» **WHAT YOU WILL DO**
Turn the data into a numbered list, covering everything from the line containing "What element of" down to the line containing "In this visible", with both of those lines included and nothing outside that span. Skip blank lines, and leave the pictures out.

» **LISTING**
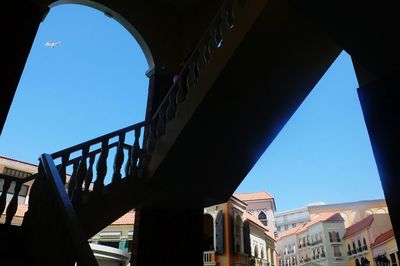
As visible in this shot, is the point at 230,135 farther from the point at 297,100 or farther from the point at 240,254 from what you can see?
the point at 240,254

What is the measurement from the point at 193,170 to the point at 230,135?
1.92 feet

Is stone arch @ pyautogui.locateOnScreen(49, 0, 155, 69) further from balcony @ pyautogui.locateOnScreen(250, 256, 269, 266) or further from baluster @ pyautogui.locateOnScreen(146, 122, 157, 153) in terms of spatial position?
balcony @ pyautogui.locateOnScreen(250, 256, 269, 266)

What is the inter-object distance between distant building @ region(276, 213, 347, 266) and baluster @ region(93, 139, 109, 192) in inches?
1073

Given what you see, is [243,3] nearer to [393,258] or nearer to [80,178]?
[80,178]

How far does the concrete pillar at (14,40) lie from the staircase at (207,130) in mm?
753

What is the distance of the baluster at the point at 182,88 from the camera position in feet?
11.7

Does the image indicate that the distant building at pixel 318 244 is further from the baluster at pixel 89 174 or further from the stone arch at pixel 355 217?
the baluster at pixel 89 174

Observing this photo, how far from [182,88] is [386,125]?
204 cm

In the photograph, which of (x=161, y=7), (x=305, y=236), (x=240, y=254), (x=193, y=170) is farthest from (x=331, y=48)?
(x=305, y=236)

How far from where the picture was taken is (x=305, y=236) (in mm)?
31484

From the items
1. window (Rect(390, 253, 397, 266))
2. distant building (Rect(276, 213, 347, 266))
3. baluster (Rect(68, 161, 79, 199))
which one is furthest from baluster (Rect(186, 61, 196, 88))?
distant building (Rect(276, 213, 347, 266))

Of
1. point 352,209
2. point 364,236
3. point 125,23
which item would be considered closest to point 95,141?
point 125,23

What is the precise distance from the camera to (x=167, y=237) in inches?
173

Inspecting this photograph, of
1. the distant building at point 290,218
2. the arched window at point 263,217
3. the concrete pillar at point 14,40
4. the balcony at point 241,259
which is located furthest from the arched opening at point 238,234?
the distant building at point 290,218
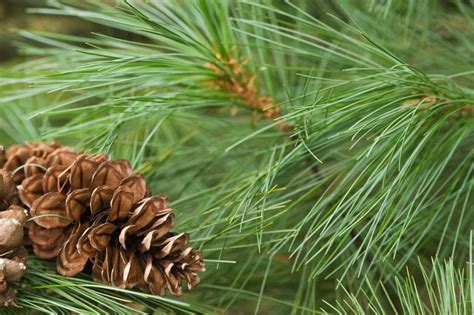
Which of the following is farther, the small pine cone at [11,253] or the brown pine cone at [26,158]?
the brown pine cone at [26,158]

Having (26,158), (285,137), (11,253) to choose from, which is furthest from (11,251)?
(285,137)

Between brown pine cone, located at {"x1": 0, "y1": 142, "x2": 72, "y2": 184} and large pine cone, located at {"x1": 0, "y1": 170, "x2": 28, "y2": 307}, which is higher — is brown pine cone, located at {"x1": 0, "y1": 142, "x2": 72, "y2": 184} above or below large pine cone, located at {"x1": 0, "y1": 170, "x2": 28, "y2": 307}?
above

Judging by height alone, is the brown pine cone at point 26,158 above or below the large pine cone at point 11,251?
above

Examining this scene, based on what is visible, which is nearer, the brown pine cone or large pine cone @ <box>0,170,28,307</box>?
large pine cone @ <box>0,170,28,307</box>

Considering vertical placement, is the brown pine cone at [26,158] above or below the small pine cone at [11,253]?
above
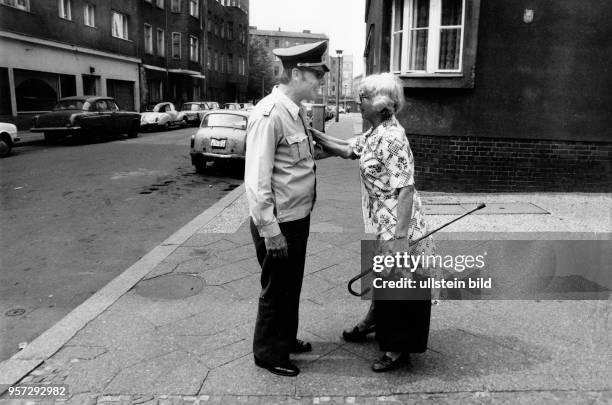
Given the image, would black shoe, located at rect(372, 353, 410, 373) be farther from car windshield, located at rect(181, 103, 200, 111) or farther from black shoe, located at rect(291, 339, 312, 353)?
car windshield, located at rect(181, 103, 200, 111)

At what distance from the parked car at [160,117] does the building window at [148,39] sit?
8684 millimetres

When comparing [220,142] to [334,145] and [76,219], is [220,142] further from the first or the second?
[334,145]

==

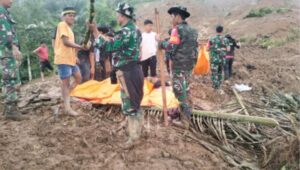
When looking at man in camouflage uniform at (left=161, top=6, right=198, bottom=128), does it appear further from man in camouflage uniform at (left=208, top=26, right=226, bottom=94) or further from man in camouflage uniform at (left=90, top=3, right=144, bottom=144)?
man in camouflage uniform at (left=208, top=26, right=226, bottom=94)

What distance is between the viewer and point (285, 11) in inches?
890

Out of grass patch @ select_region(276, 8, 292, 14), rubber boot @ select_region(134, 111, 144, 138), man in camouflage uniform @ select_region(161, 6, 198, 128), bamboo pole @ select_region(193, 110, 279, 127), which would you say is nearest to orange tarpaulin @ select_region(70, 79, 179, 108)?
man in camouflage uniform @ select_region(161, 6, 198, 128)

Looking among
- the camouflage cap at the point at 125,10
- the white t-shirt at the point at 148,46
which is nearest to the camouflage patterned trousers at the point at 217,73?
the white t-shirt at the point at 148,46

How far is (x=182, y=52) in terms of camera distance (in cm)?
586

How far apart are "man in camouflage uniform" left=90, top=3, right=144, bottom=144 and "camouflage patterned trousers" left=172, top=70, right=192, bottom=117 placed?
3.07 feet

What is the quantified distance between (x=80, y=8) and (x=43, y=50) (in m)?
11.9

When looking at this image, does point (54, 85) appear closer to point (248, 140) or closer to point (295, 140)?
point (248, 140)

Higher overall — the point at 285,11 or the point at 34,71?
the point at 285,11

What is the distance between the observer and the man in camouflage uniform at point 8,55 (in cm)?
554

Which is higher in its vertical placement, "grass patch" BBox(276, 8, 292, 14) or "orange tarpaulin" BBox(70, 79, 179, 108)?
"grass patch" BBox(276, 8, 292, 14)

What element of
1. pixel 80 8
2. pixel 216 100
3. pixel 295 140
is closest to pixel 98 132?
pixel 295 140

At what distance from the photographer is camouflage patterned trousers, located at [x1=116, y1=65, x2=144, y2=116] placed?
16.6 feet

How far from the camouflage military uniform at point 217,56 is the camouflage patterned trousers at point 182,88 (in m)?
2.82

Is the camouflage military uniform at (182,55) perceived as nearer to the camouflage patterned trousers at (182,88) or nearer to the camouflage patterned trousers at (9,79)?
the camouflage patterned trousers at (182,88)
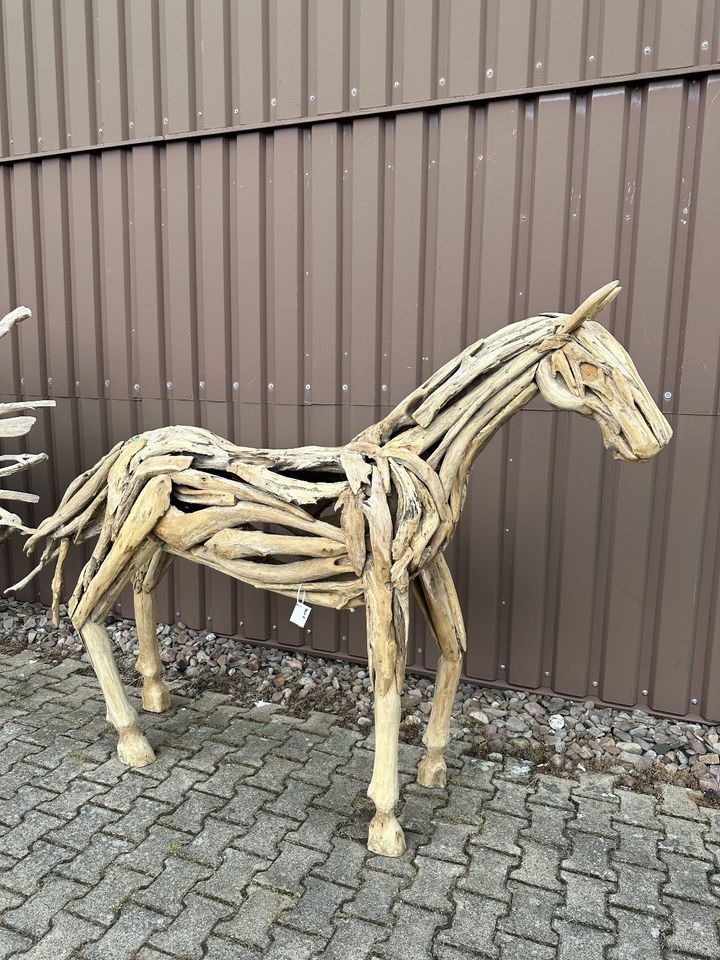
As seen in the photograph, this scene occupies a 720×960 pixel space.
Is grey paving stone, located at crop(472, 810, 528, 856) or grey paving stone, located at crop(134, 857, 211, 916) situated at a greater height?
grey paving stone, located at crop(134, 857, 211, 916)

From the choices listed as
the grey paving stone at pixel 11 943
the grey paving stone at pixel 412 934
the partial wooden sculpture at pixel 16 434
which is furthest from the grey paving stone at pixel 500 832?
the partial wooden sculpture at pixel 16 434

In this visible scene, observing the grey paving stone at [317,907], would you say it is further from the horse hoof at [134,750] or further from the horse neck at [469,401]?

==

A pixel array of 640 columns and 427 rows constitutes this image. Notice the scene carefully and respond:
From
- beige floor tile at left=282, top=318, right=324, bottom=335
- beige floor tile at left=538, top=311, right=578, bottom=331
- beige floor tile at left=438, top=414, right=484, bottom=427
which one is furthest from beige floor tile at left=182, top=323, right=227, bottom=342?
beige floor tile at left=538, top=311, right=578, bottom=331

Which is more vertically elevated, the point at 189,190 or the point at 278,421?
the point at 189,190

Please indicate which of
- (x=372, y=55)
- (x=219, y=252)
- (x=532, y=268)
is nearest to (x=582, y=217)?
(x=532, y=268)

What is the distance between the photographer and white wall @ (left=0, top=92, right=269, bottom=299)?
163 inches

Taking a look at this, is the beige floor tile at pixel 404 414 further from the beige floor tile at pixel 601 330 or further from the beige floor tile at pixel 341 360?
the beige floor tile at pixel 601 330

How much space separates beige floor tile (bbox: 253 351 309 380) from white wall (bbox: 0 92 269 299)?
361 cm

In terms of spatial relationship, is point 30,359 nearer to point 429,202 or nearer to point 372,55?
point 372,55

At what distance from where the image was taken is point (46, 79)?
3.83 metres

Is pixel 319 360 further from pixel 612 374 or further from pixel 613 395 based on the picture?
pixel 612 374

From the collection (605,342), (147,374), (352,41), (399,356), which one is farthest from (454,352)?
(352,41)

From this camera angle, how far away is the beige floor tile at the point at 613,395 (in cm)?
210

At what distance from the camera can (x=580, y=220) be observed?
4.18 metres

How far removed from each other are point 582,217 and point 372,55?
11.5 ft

» **EXERCISE RESULT**
1. What element of
2. 1. pixel 80 8
3. 2. pixel 216 100
4. 3. pixel 295 140
5. is closest to pixel 98 132?
6. pixel 295 140
7. At what distance from the photographer is camouflage patterned trousers, located at [x1=116, y1=65, x2=144, y2=116] placed?
8. 16.6 feet
9. How far from the camouflage military uniform at point 217,56 is the camouflage patterned trousers at point 182,88 (in m)?
10. 2.82
11. Is the camouflage military uniform at (182,55) perceived as nearer to the camouflage patterned trousers at (182,88) or nearer to the camouflage patterned trousers at (9,79)?
12. the camouflage patterned trousers at (182,88)
13. As seen in the photograph, this scene occupies a 720×960 pixel space.
14. Is grey paving stone, located at crop(472, 810, 528, 856) or grey paving stone, located at crop(134, 857, 211, 916) situated at a greater height?
15. grey paving stone, located at crop(134, 857, 211, 916)
16. From the choices listed as
17. the grey paving stone at pixel 11 943
18. the grey paving stone at pixel 412 934
19. the partial wooden sculpture at pixel 16 434
20. which is furthest from the grey paving stone at pixel 500 832?
21. the partial wooden sculpture at pixel 16 434
22. In this visible scene, observing the grey paving stone at [317,907], would you say it is further from the horse hoof at [134,750] or further from the horse neck at [469,401]?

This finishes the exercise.